> [Aufgabenstellung]:
1 – Schreib aus dem Forenbeitrag zur Node-Klasse die Stelle von "einfach so code" bis einschließlich "das der Fall?" wortgetreu ab.
2 – Knüpf an das Ende des Forenbeitrags zur Node-Klasse an und führ ihn weiter.

Okay, ohne Kontext ist das ein wenig schwierig zu beurteilen, habe den anderen Thread im Hausaufgaben-Subforum nicht wirklich verfolgt...


> Dann kauf dir eine (neue) Brille und nerve nicht mit sinnlosen Beiträgen! Das Bild ist groß genug um einen groben Überblick zu bekommen.


Danke für den Tipp, aber ich glaube ich höre dann doch lieber auf den Optiker meines Vertrauens: der ist schließlich Profi und wird für schlaue ratschläge auch noch bezahlt, da kannst du nicht wirklich mithalten 
Ich konnte auf dem Bild jedenfalls nichts lesen, und dachte daher, dass es evtl. ein Fehler mit dem Link ist, und du eigentlich nur ein Shortcut zu einem größeren Bild posten wolltest... whatever... :autsch:


> Es wäre mir nützlicher zu wissen, wieso ich es nicht gebrauchen kann. Ich wollte aus dieser Node-Klasse meine Spielstände/Knoten instanziieren :noe: Wenn du glaubst, dass das absoluter oberblödsinn ist, dann hättest du evtl. schreiben können, wieso du das glaubst


einfach so code aus irgendwelchen eher unbekannten Bibliotheken zu nehmen und damit irgendwas machen zu wollen ist nunmal eine recht unübliche Vorgehensweise. Wenn die Aufgabe aus diesem Buch über künstliche Intelligenz stammt, und du das entsprechende Kapitel durchgearbeitet hast, und weißt, was da implementiert wurde, dann ist das natürlich was ganz anderes... ist das der Fall?

> [Zeilen]:
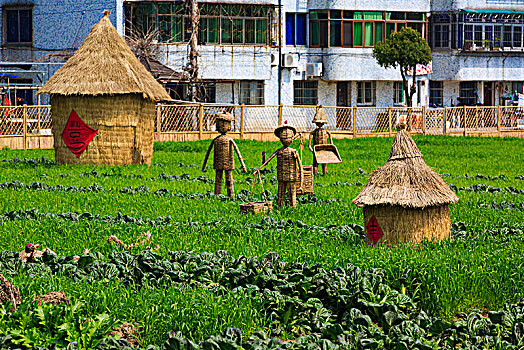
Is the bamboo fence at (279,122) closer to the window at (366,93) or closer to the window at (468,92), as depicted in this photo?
the window at (366,93)

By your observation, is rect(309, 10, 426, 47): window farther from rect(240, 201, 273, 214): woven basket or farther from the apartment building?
rect(240, 201, 273, 214): woven basket

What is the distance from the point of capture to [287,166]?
43.3ft

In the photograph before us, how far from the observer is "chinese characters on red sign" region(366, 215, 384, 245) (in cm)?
989

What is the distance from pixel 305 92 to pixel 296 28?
318cm

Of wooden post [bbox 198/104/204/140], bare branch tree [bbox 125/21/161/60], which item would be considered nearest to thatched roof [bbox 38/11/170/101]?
wooden post [bbox 198/104/204/140]

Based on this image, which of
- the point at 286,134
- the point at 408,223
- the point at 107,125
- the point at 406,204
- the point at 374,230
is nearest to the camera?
the point at 406,204

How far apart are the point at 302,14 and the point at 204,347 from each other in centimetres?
3821

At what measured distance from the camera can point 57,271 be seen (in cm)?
889

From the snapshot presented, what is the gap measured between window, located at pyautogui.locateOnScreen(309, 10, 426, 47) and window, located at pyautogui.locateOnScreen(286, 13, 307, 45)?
352 millimetres

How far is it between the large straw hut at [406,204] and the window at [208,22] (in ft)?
94.2

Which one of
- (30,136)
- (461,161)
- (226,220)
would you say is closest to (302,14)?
(30,136)

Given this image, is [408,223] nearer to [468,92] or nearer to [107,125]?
[107,125]

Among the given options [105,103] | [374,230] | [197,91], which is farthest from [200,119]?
[374,230]

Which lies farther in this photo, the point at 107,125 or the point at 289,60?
the point at 289,60
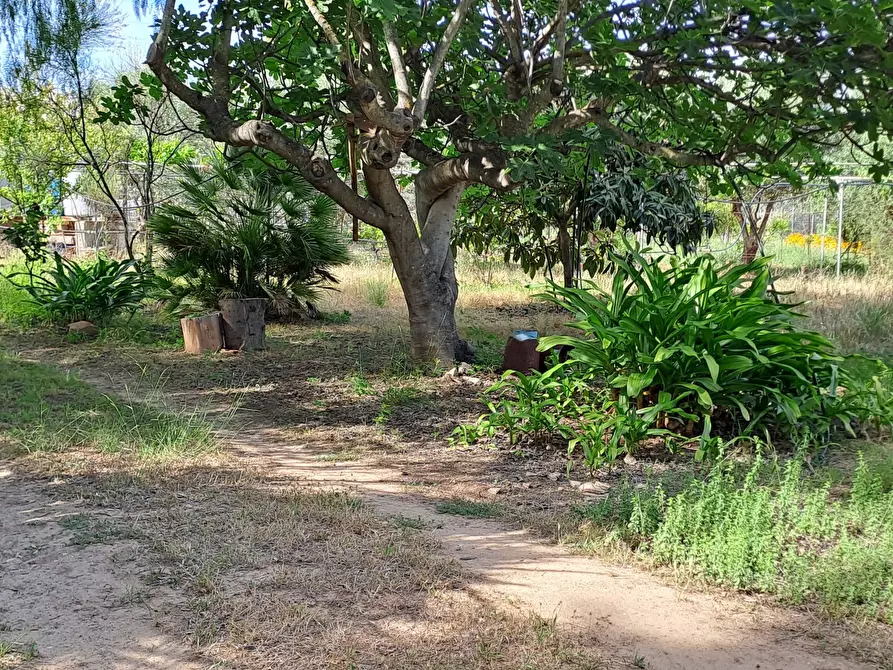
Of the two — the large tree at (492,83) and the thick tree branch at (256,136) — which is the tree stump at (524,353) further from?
the thick tree branch at (256,136)

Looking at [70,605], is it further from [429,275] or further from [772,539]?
[429,275]

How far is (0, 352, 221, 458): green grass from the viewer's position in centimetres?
475

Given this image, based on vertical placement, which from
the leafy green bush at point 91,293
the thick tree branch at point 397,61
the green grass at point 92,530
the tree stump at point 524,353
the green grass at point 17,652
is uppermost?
the thick tree branch at point 397,61

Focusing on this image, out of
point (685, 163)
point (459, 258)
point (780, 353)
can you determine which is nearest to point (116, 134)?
point (459, 258)

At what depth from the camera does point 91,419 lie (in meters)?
5.37

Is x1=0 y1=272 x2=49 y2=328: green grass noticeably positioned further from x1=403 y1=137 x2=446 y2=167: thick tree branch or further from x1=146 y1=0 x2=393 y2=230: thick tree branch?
x1=403 y1=137 x2=446 y2=167: thick tree branch

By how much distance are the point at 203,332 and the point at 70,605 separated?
238 inches

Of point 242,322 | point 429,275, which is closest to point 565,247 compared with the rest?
point 429,275

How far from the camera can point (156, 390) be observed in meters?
6.61

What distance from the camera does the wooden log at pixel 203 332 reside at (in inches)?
340

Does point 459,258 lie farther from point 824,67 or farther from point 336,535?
point 336,535

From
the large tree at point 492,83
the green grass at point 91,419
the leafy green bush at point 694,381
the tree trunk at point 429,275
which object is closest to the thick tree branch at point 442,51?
the large tree at point 492,83

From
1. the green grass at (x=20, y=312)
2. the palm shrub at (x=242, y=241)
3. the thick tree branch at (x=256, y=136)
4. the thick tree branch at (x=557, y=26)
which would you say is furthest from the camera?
the green grass at (x=20, y=312)

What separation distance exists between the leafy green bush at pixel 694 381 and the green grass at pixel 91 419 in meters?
1.95
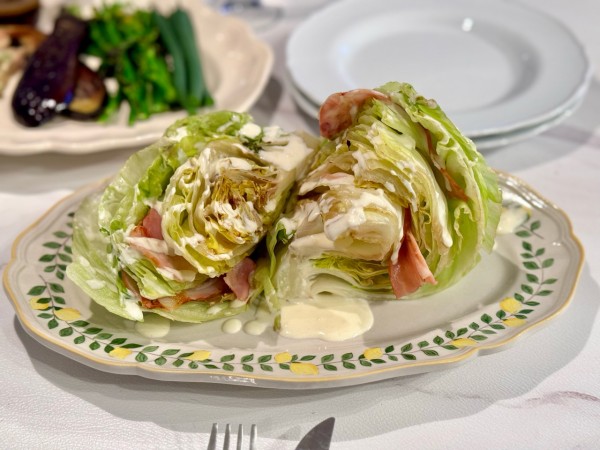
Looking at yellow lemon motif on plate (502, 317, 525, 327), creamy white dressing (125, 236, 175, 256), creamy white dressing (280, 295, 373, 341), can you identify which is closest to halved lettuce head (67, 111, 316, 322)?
creamy white dressing (125, 236, 175, 256)

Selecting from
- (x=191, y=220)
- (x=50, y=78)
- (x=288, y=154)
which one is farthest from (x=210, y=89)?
(x=191, y=220)

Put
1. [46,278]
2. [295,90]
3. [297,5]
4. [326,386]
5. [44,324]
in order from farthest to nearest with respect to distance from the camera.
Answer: [297,5]
[295,90]
[46,278]
[44,324]
[326,386]

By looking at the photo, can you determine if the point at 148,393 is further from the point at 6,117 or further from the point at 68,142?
the point at 6,117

> [Lösungen je Aufgabe]:
1 –
einfach so code aus irgendwelchen eher unbekannten Bibliotheken zu nehmen und damit irgendwas machen zu wollen ist nunmal eine recht unübliche Vorgehensweise. Wenn die Aufgabe aus diesem Buch über künstliche Intelligenz stammt, und du das entsprechende Kapitel durchgearbeitet hast, und weißt, was da implementiert wurde, dann ist das natürlich was ganz anderes... ist das der Fall?

2 –
> Ja, das tun sie normalerweise. Darüber hinaus speichern sie aber doch auch ein paar Nutzdaten ab, oder etwa nicht ???:L


ja, genau. Und das war's eigentlich schon. Wert des Knotens, und referenzen auf Kinder und/oder eine referenz auf den Parent, mehr ist normalerweise nicht nötig. Alles andere ist dann aber recht anwendungsspezifisch, daher lohnt es sich kaum, dafür irgendeine "allgemeine" datenstruktur zu basteln, deswegen ist das in der API auch nicht drin.


> Ja da lag ich komplett daneben. Ich hatte gehofft/geglaubt, dass es evtl. eine vorgefertigte Datenstruktur für Bäumchen gibt!?!


wie gesagt... Es ist vom Anwendungsfall zu Anwendungsfall so unterschiedlich, dass man da kaum irgendwas "vorfertigen" kann. Es fängt schon damit an, dass man i.Allg. nicht wirklich weiß, in welche Richtung alles Zeigen soll: bei zB. TreeSet o.ä braucht man nur Referenzen auf Kinder, bei UnionFind Strukturen ist dagegen alles umgedreht, und man will nur den Zeiger auf parent. Zudem werden kleine Sachen in java allgemein ungerne vorgefertigt, weil man ja immer nur von einer nicht abstrakten Oberklasse ableiten kann: so eine allgemeine baumKnoten-Klasse würde also wahrscheinlich kaum einer verwenden.



> Ich hatte nie vor *alle* möglichen Spielstände in meinen Baum zu speichern. Falls ich es irgendwo geschrieben habe, muss ich mich korrigieren.


nene, das hast du in der tat nirgends geschrieben, das hab ich mir wohl selbst irgendwie dazugedichtet... :bahnhof:

=> passende Baumstruktur einfach selber basteln...


----------



## Ark (18. Apr 2009)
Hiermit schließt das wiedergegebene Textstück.